Knowing accountancy and understanding the basics is a pre-requisite for investing in direct equity. However, some people believe that this is ENOUGH. Sadly, this is not so. Once you start understanding accountancy you will appreciate that numbers taken in isolation do not work.

You will realize that “avoid companies with debt” or “company should have a high RoCE” are perhaps good things to hear but one also has to see whether the company is growing, increasing market share, able to attract talent, has a grip on the technology that it uses or is supposed to use. It is not easy. There are people who masquerade as ‘teachers of investing’ but may not have their achievements int he public space. So to pick an Asian paints and say “it has good accounting practices” is easy. The challenge lies in picking Kajaria ceramics when it was languishing at Rs. 40 and be able to say “it has reasonably clean accounting practices” and ride that nice journey from 40 to Rs. 1000.

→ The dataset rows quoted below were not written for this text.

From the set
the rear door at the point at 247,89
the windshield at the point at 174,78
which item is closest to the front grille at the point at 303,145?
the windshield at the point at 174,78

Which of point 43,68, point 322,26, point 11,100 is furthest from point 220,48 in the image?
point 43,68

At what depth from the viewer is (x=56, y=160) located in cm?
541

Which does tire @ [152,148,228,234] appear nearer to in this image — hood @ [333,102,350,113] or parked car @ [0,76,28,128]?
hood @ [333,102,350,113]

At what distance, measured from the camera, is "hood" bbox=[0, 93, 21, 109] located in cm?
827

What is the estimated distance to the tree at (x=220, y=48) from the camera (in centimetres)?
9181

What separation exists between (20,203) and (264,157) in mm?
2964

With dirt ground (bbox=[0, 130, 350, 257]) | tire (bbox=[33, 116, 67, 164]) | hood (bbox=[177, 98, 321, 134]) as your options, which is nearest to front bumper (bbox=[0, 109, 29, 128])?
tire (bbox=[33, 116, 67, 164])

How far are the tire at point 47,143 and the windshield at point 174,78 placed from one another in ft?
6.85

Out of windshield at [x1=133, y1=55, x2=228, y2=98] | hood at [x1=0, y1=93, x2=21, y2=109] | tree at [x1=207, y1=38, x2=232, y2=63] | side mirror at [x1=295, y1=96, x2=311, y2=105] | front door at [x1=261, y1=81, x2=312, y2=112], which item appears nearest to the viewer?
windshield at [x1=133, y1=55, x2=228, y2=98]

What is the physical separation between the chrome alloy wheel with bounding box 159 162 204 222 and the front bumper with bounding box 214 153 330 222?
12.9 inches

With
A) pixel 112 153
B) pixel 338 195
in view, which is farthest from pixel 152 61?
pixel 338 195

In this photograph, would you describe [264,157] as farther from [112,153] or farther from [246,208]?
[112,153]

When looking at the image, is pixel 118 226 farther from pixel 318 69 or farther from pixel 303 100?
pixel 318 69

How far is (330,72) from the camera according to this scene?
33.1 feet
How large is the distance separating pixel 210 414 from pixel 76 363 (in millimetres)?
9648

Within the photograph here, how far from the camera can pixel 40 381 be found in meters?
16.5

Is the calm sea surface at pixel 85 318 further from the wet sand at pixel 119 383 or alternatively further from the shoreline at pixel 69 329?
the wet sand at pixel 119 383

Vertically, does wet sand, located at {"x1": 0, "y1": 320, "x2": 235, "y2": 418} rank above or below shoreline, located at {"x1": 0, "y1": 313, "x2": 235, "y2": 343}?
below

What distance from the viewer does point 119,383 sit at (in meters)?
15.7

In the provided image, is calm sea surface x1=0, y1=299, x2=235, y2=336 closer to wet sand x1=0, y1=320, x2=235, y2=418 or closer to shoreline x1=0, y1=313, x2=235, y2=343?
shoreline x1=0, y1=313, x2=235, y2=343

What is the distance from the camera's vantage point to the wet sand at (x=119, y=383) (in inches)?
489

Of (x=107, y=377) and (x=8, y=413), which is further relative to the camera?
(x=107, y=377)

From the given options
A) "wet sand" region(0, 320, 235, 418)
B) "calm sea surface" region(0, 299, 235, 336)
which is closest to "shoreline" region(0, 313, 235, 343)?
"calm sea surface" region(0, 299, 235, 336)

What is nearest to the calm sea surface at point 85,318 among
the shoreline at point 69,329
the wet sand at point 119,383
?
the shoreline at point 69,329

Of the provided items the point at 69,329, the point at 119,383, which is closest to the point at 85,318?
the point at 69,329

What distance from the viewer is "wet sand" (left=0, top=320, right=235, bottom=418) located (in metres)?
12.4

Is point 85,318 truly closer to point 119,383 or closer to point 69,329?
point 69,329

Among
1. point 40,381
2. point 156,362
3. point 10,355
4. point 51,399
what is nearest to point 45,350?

Here, start with the basics…

There are four main financial statements which are important in the ANNUAL REPORT that a company sends you. Missed it? No problems. Go to the company website and have a look. Too lazy to do that? Invest in mutual funds – Index fund – and then start the process of learning!

The  important statements are (1) balance sheets;

(2) income statements, popularly known as the Profit and Loss account;

(3) cash flow statements; and

(4) Director’s Report and

(5) Management Discussion and Analysis

Balance sheets show what a company owns and what it owes at a particular point in time. Profit and Loss accounts show how much money a company earned and spent over a period of time. Cash flow statements show from where the money came and where it went – over a period of time.

Let’s look at each of these statements in more detail.

Balance Sheets

A balance sheet provides detailed information about a company’s what the company owns (assets), and how it was funded (liabilities).

What are the things that a company uses to make products or render services? Assets. These are the  things that a company owns that have value. This largely means that they can either be sold, rented, leased or used by the company to make products or provide services. Assets include physical property, such as plants, trucks, equipment, buildings, factories and inventory. It includes things that cannot be touched but exist and have value, such as trademarks, goodwill, and patents. Also includes cash, investments, etc. which may be kept in a form different to be used in a different point in time. Also remember that some awesome assets – relationships with clients, systems, people, self developed assets, self created brands, etc. – which substantially contribute to the sales and profits – do not appear in the balance sheet!

The balance sheet also tells you how these were funded.  The other side are the liabilities are amounts of money that a company owes to others. This includes all kinds of obligations – to the owners and to the lenders. The money borrowed from a bank to buy a factory, the money they got from the shareholders to buy assets, set up new products, hire people, fund the company when it is not yet earning money, launch a new product, rent for use of a building, money owed to suppliers for materials, etc. etc. Liabilities also include obligations to provide goods or services to customers in the future (aka advances from clients).

Assets minus outsider’s liabilities is called ‘net worth’ of the company.

This leftover money belongs to the shareholders, or the owners, of the company.

  1. You will realize that “avoid companies with debt” or “company should have a high RoCE”

    significant debt is good as long as
    a. ROCE is increasing
    b. interest coverage is increasing
    c. debt-eqity ratio is decreasing

    low ROCE is acceptable as long as ______________ ? could you fill the dash please

    You are like Sun and your morning posts is like Morning Sunlight.

    Thanks.

  2. “The challenge lies in picking Kajaria ceramics when it was languishing at Rs. 40 and be able to say “it has reasonably clean accounting practices” and ride that nice journey from 40 to Rs. 1000.”

    I am having difficulty with this, would appreciate some help, some guidance, some reading material suggestions, if any. My MBA included classes in financial accounting, corporate financial reporting, financial management (time value of money, capm, NPV etc), corporate finance, Valuation, Options & Derivatives. I have reasonable theoretical background but no experience in picking up financial statements of a micro cap company and be able to “CONFIDENTLY” figure out whether its accounting practices are “REASONABLY” clean.